Collected data:
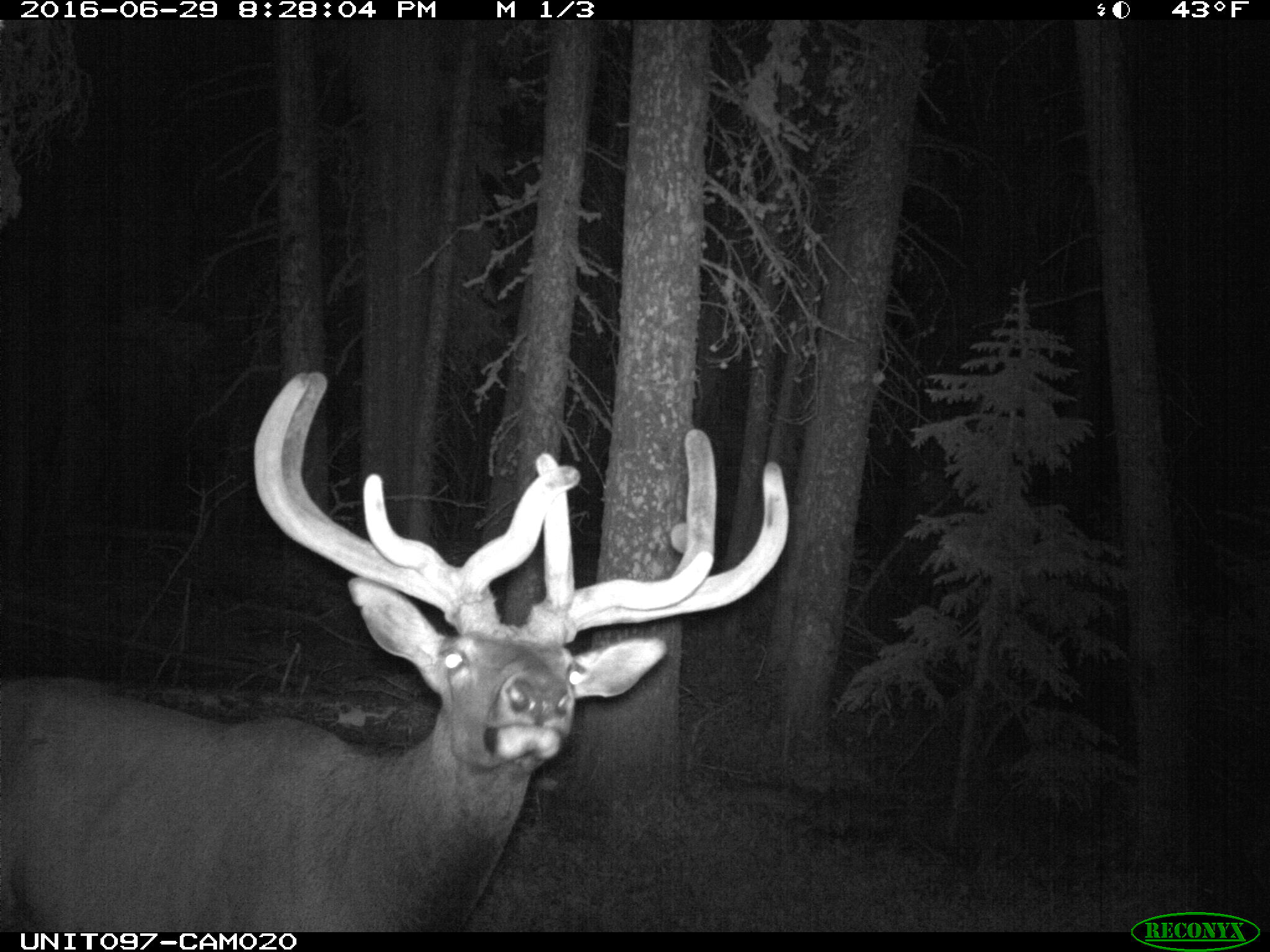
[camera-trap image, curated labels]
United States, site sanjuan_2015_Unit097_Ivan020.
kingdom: Animalia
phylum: Chordata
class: Mammalia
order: Artiodactyla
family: Cervidae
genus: Cervus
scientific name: Cervus elaphus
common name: red deer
Cervus elaphus (red deer).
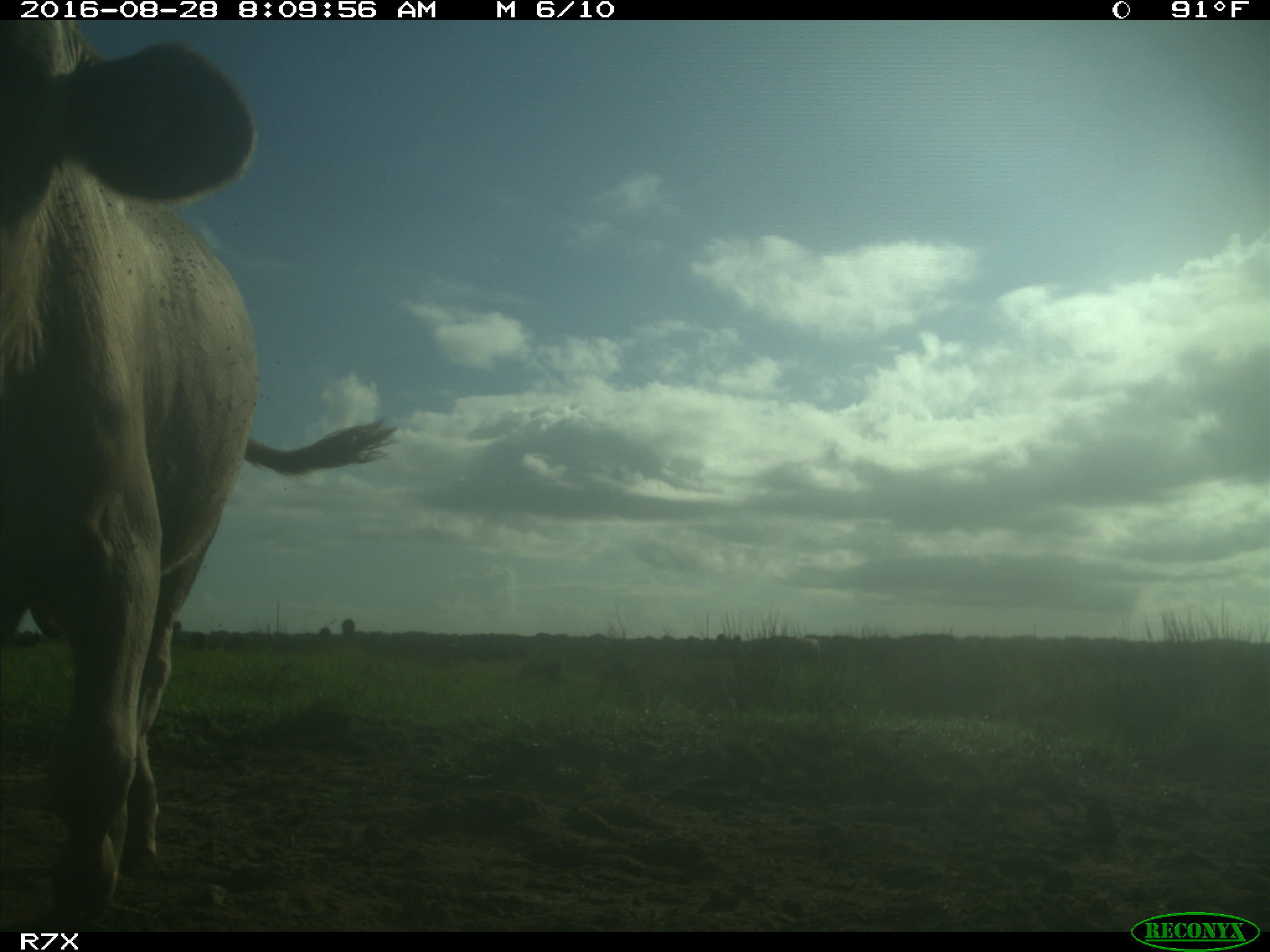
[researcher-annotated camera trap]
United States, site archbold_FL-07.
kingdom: Animalia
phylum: Chordata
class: Mammalia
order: Artiodactyla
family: Bovidae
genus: Bos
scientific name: Bos taurus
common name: domestic cow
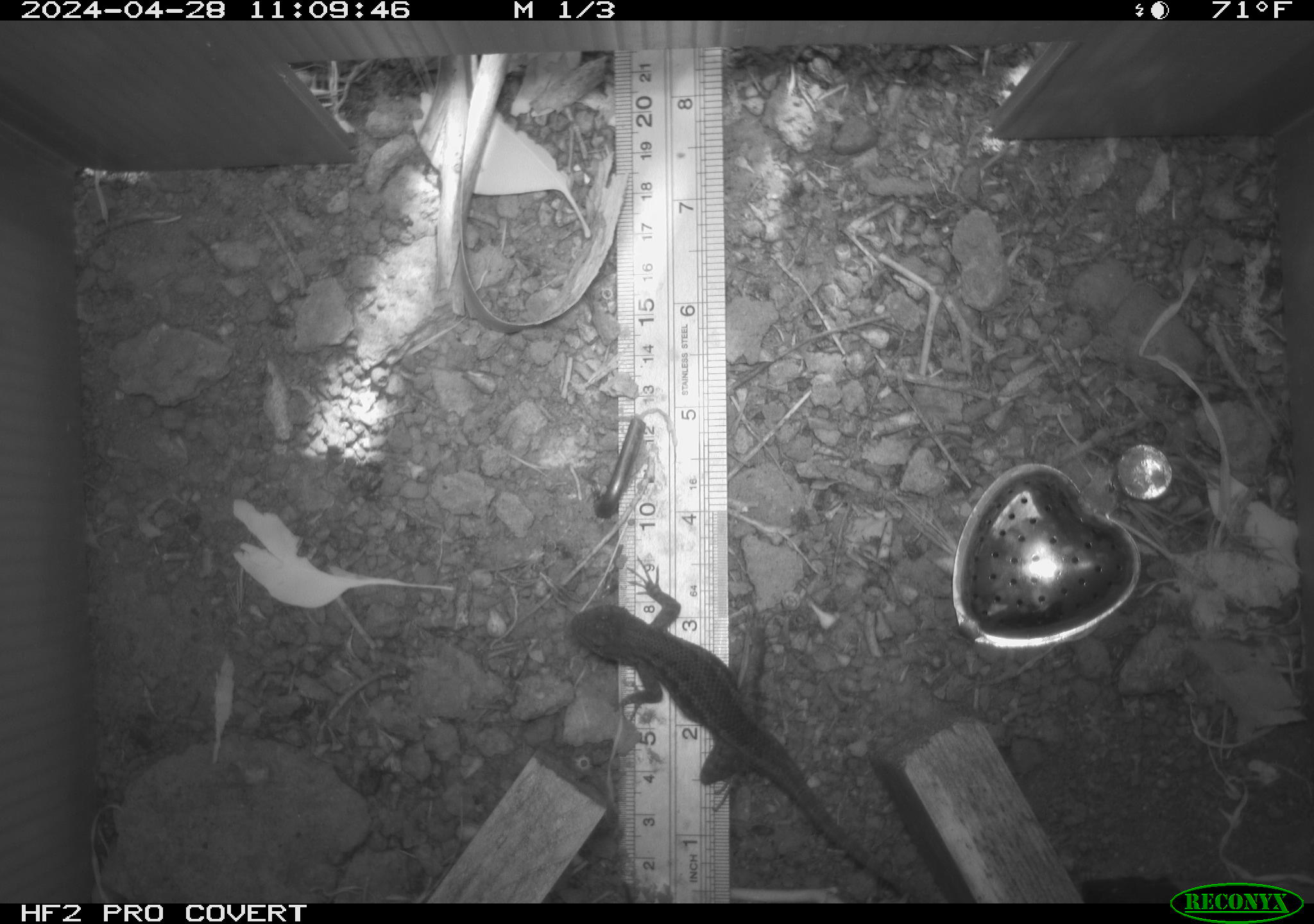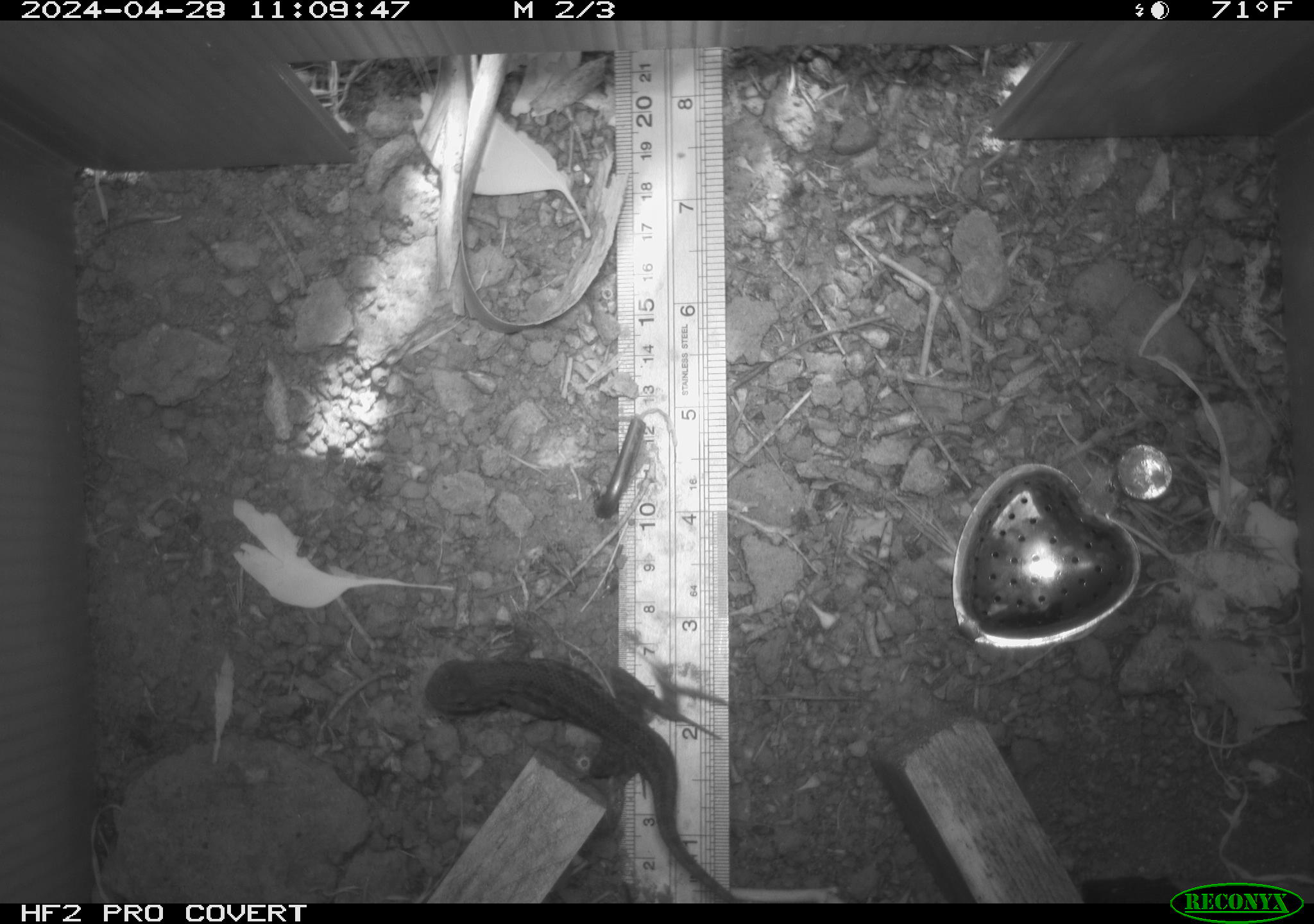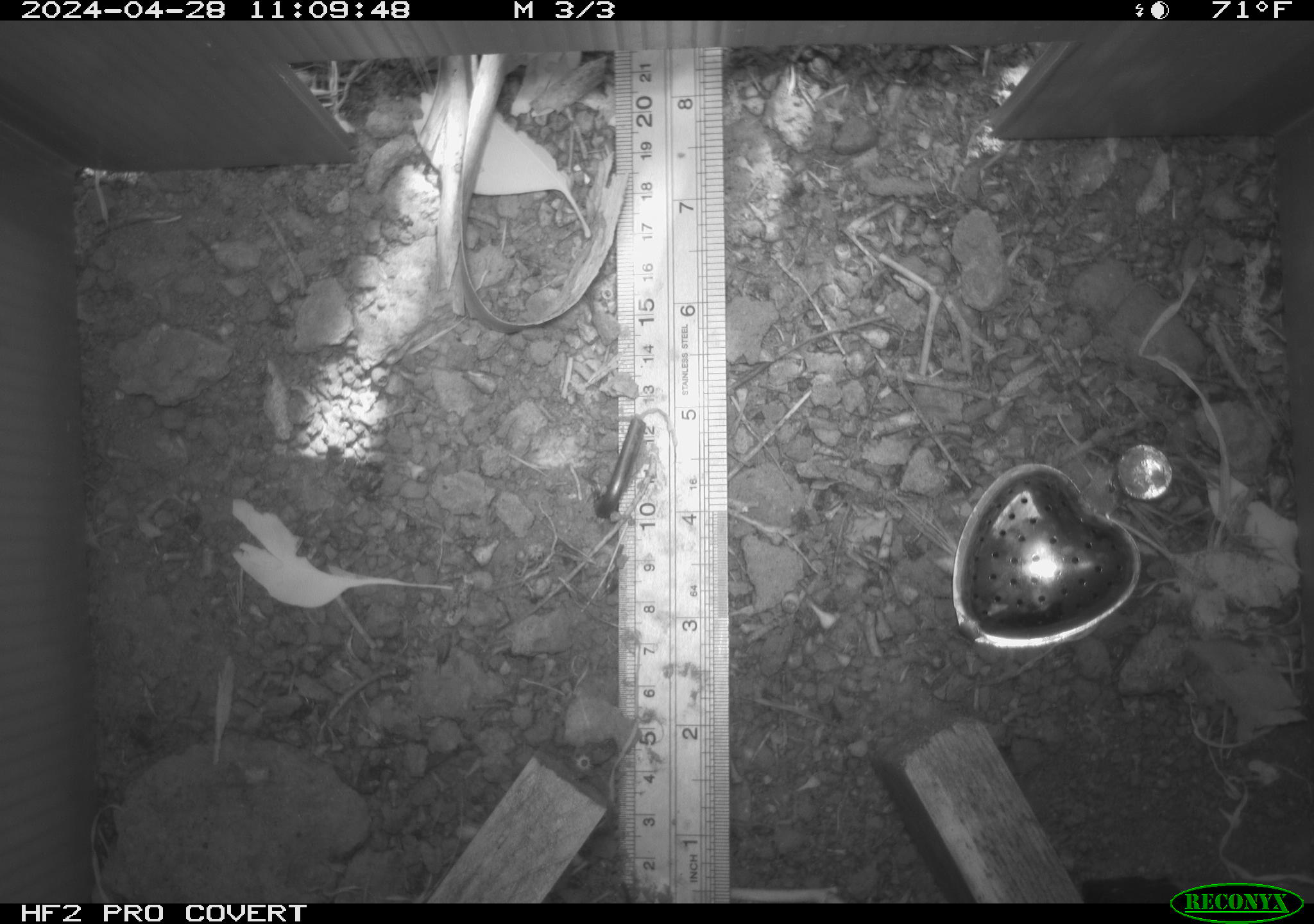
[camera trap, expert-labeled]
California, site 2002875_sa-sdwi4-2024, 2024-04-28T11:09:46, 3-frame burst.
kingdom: Animalia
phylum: Chordata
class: Reptilia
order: Squamata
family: Phrynosomatidae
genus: Sceloporus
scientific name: Sceloporus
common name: spiny lizards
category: sceloporus species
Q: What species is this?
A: Sceloporus species (spiny lizards) (Sceloporus).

**About this task:** Where a line of the entries above holds the word "site", return that line.

**Solution to this exercise:**
United States, site sanjuan_2015_Unit097_Ivan020.
United States, site archbold_FL-07.
California, site 2002875_sa-sdwi4-2024, 2024-04-28T11:09:46, 3-frame burst.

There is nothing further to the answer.